Tuesday, May 21, 2013
The Associated Press
NEW ORLEANS - Randy Moss strolled to the podium on Super Bowl media day -- his 49ers hat tilted slightly to the left, his sleeves rolled up high to reveal a cross tattooed on one arm, a large "R" tattooed on the other.
He carried himself very much like the star he once was.
"I don't know how many questions I'm gonna give you," he barked to reporters before breaking into a smile. "So go ahead."
Then, for the next hour or so, he was the center of attention -- a role he seemed perfectly suited for, even though he kept saying over and over that he just wants to be treated like anyone else.
Moss proclaimed himself "the greatest receiver ever to play this game." He urged all the coaches out there to listen to their players every now and then.

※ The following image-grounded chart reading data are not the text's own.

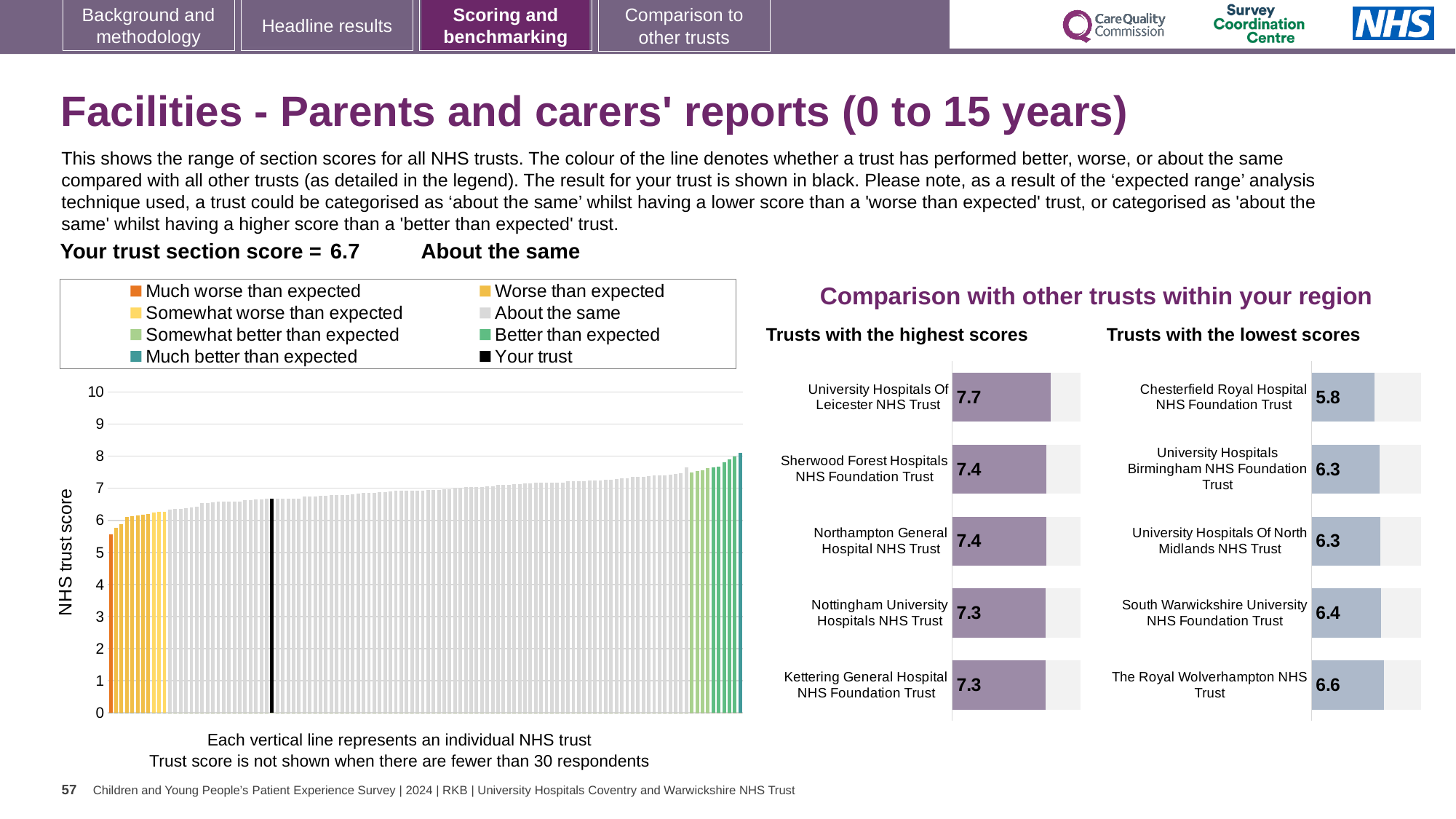
In the 'Trusts with the highest scores' chart, what is the difference between the scores of University Hospitals Of Leicester NHS Trust and Kettering General Hospital NHS Foundation Trust? 0.4 In the 'Trusts with the lowest scores' chart, which trust has the lowest score? Chesterfield Royal Hospital NHS Foundation Trust What is the y-axis label of the large chart on the left? NHS trust score What kind of chart is the large chart on the left showing NHS trust scores? Bar chart In the 'Trusts with the highest scores' chart, which trust has the highest score? University Hospitals Of Leicester NHS Trust How many entries does the legend of the large chart on the left list? 8 In the 'Trusts with the highest scores' chart, what is the score for University Hospitals Of Leicester NHS Trust? 7.7 In the 'Trusts with the lowest scores' chart, what is the score for Chesterfield Royal Hospital NHS Foundation Trust? 5.8 In the large chart on the left, is the value for 'Your trust' greater or less than 6? greater In the 'Trusts with the lowest scores' chart, what is the difference between the scores of The Royal Wolverhampton NHS Trust and Chesterfield Royal Hospital NHS Foundation Trust? 0.8 In the 'Trusts with the lowest scores' chart, which has the higher score: South Warwickshire University NHS Foundation Trust or Chesterfield Royal Hospital NHS Foundation Trust? South Warwickshire University NHS Foundation Trust How many trusts are listed in the 'Trusts with the highest scores' chart? 5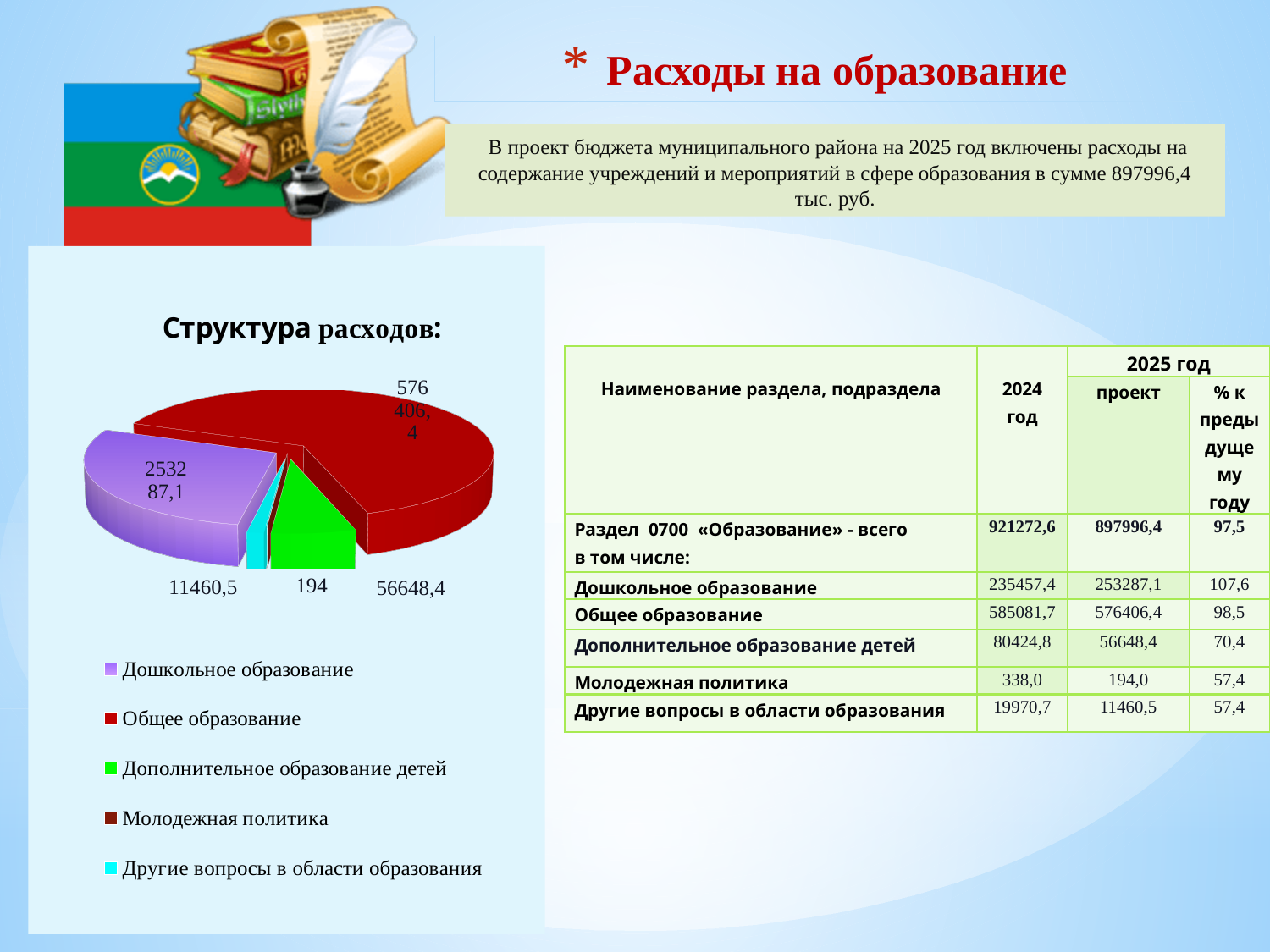
Which category has the largest slice in the "Структура расходов" pie chart? Общее образование In the "Структура расходов" pie chart, what colour is the slice for Дошкольное образование? purple How many slices does the "Структура расходов" pie chart have? 5 In the "Структура расходов" pie chart, what is the value labelled for Молодежная политика? 194 In the "Структура расходов" pie chart, what is the value labelled for Дошкольное образование? 253287,1 In the "Структура расходов" pie chart, what is the difference between the values for Дополнительное образование детей and Другие вопросы в области образования? 45187,9 Which category has the smallest slice in the "Структура расходов" pie chart? Молодежная политика In the "Структура расходов" pie chart, which is larger: Дошкольное образование or Дополнительное образование детей? Дошкольное образование In the "Структура расходов" pie chart, what is the value labelled for Дополнительное образование детей? 56648,4 How many categories does the legend of the "Структура расходов" pie chart list? 5 In the "Структура расходов" pie chart, what is the value labelled for Другие вопросы в области образования? 11460,5 What kind of chart is shown under the title "Структура расходов"? pie chart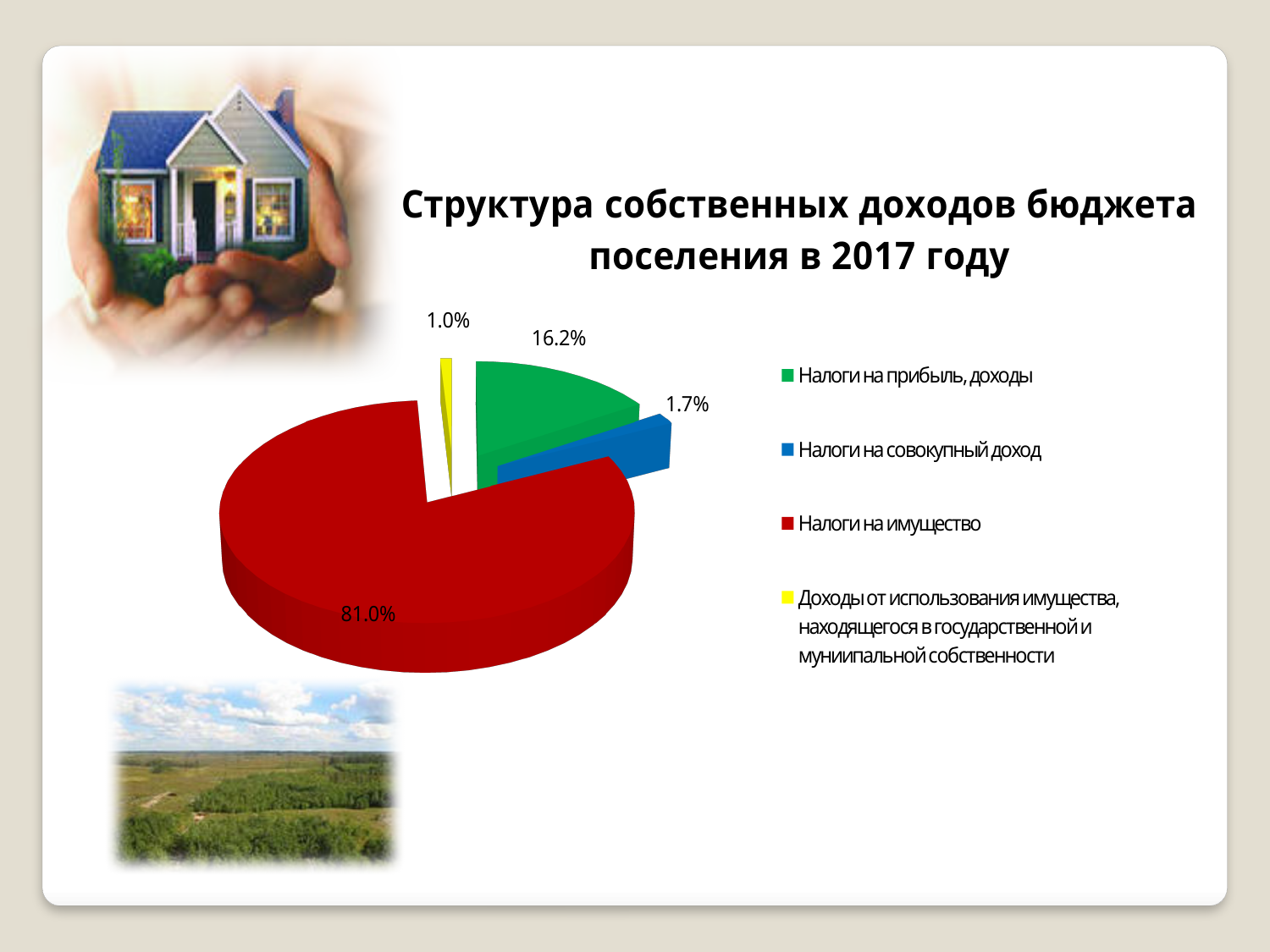
What share of the pie does "Налоги на совокупный доход" have? 1.7% How many categories does the pie chart have? 4 What colour is the slice for "Налоги на совокупный доход"? Blue Which is larger: the share of "Налоги на совокупный доход" or the share of "Налоги на прибыль, доходы"? Налоги на прибыль, доходы What is the difference between the shares of "Налоги на имущество" and "Налоги на прибыль, доходы"? 64.8% What is the title of the chart? Структура собственных доходов бюджета поселения в 2017 году What share of the pie does "Налоги на имущество" have? 81.0% What share of the pie does "Доходы от использования имущества, находящегося в государственной и мунииипальной собственности" have? 1.0% Which category has the smallest slice of the pie? Доходы от использования имущества, находящегося в государственной и муниипальной собственности What type of chart is shown on the slide? Pie chart Which category has the largest slice of the pie? Налоги на имущество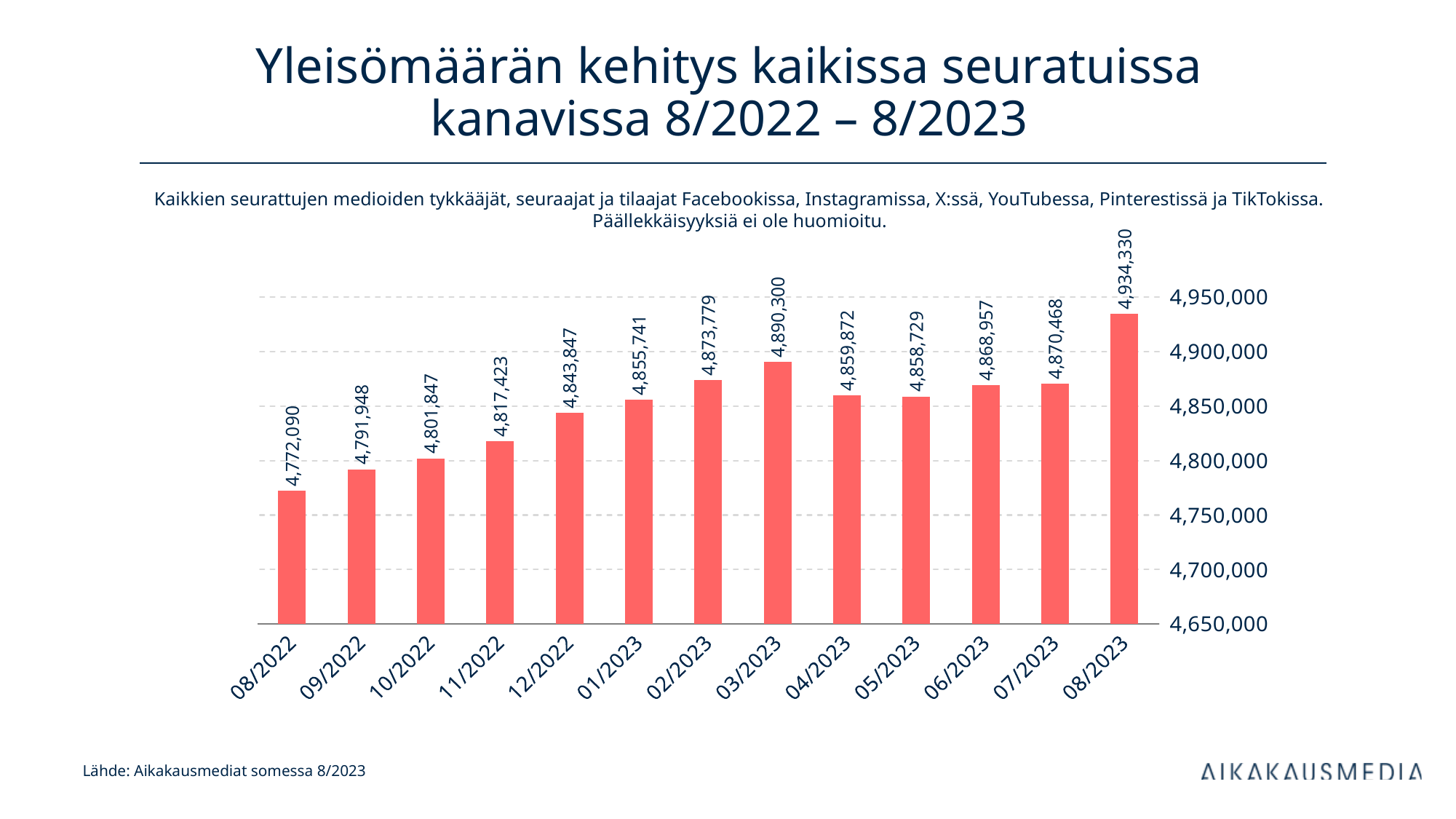
Is the value for 11/2022 greater or less than 4,800,000? greater What is the source cited at the bottom of the slide? Aikakausmediat somessa 8/2023 What is the value for 03/2023? 4,890,300 What is the difference between the values for 08/2023 and 08/2022? 162,240 What kind of chart is shown on the slide? bar chart What is the difference between the values for 03/2023 and 04/2023? 30,428 What is the value for 08/2022? 4,772,090 Which month has the highest value? 08/2023 Which month has the lowest value? 08/2022 What is the value for 08/2023? 4,934,330 How many months are shown on the x axis? 13 Which is larger, the value for 02/2023 or the value for 06/2023? 02/2023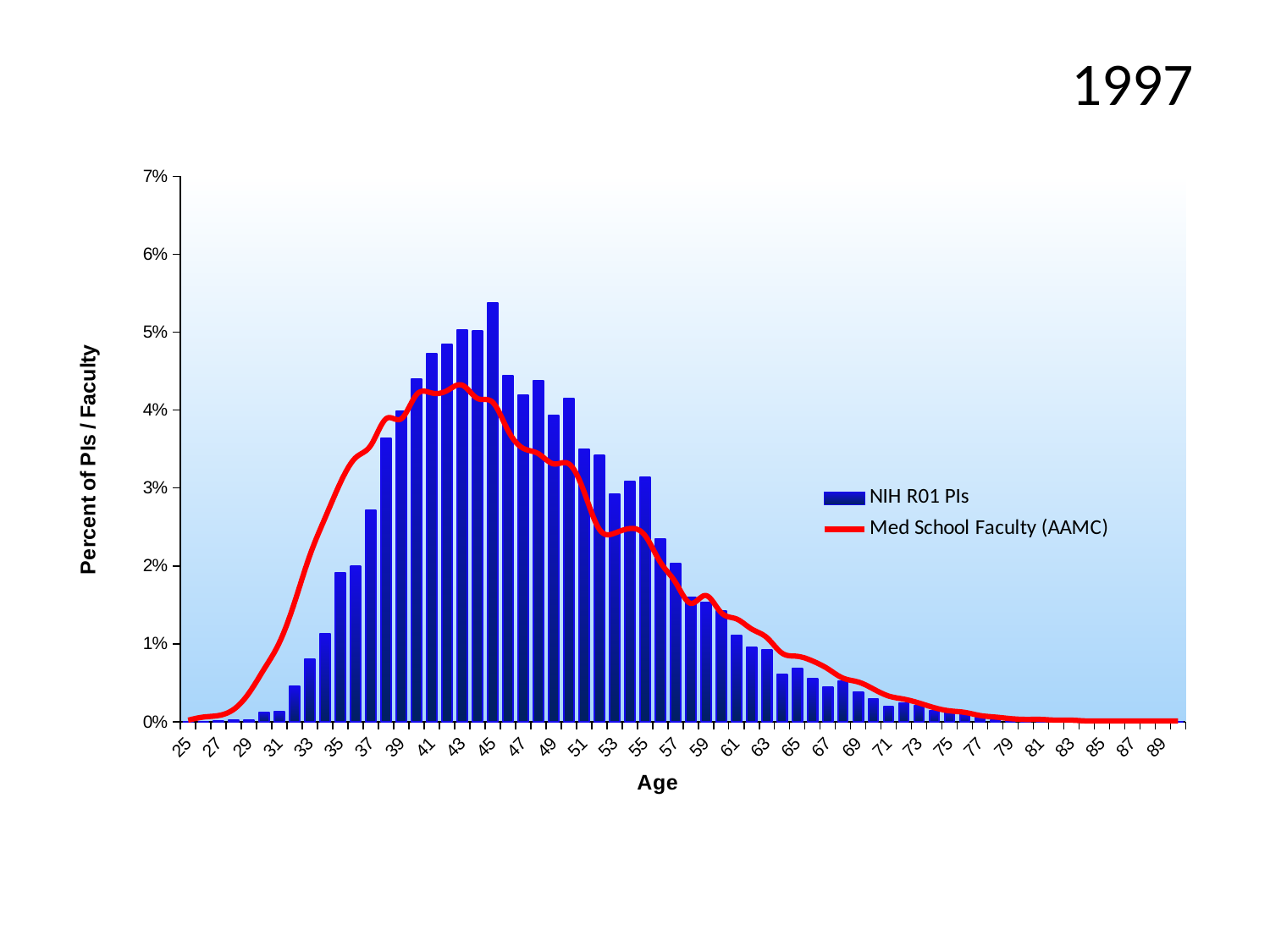
How many series does the legend list? 2 Is the NIH R01 PIs value at age 41 greater or less than 4%? greater At which age is the NIH R01 PIs bar highest? 45 At age 45, which is larger: the NIH R01 PIs bar or the Med School Faculty (AAMC) line? NIH R01 PIs Is the NIH R01 PIs value at age 45 greater or less than 5%? greater At age 33, which is larger: the NIH R01 PIs bar or the Med School Faculty (AAMC) line? Med School Faculty (AAMC) What is the title of the vertical axis? Percent of PIs / Faculty Is the NIH R01 PIs value at age 65 greater or less than 1%? less Do the NIH R01 PIs values generally rise or fall from age 45 to age 65? fall What are the two series named in the legend? NIH R01 PIs; Med School Faculty (AAMC)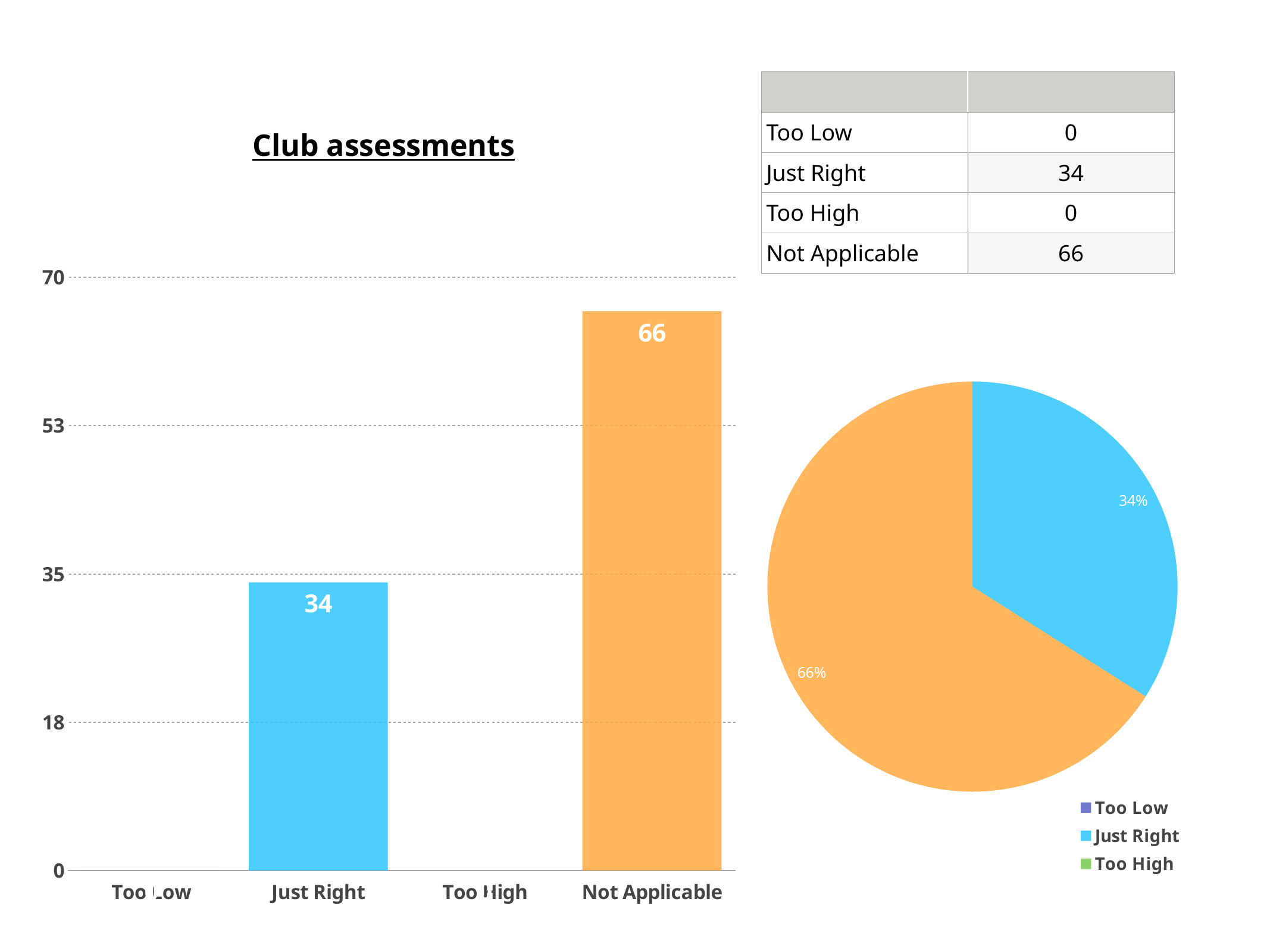
How many entries does the legend of the pie chart on the lower right of the slide list? 3 In the bar chart titled "Club assessments", which category has the highest value? Not Applicable In the bar chart titled "Club assessments", what is the value for Just Right? 34 In the bar chart titled "Club assessments", is the value for Not Applicable greater or less than 53? greater In the pie chart on the lower right of the slide, what share is shown for the blue slice? 34% In the bar chart titled "Club assessments", what is the difference between the values for Not Applicable and Just Right? 32 How many categories are shown on the x axis of the bar chart titled "Club assessments"? 4 In the bar chart titled "Club assessments", which is larger, the value for Just Right or the value for Not Applicable? Not Applicable What kind of chart is the chart titled "Club assessments" on the left of the slide? bar chart In the pie chart on the lower right of the slide, what share is shown for the orange slice? 66% What kind of chart is shown on the lower right of the slide? pie chart In the bar chart titled "Club assessments", what is the value for Not Applicable? 66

"I'm me," Moss declared. "I just do it my way. That's just how I feel. I don't try to be better than the next man or break any laws or any rules. Nothing like that. But what do I believe in? I believe in myself. That's just the way I've always done it."
Moss was once the NFL's most dominant receiver, but those days are long past. He's 35 now, clearly on the downside of a career that actually seemed over a year ago. After bouncing around to three teams in 2010, he didn't play at all last season. But he wasn't ready to walk away from the sport just yet -- and San Francisco gave him a chance to come back for another shot at the ring.
RAMS: St. Louis decided not to hire Rob Ryan as defensive coordinator and stepped in a new direction by hiring Frank Bush as linebackers coach.
STEELERS: Pittsburgh hired Jack Bicknell Jr. as offensive line coach.
Bicknell, whose father coached at UMaine from 1976-80, replaces Sean Kugler, who left the Steelers following the 2012 season to become head coach at UTEP.
BEARS: Chicago hired former Purdue defensive coordinator Tim Tibesar as its linebackers coach.
BENGALS: Jim Anderson retired after spending the last 29 years as Cincinnati's running backs coach, the longest tenure of any Bengals coach.
A FEDERAL JUDGE in Philadelphia will hear oral arguments in about two months on requests to throw out lawsuits by thousands of former NFL players regarding concussions suffered while playing for the league.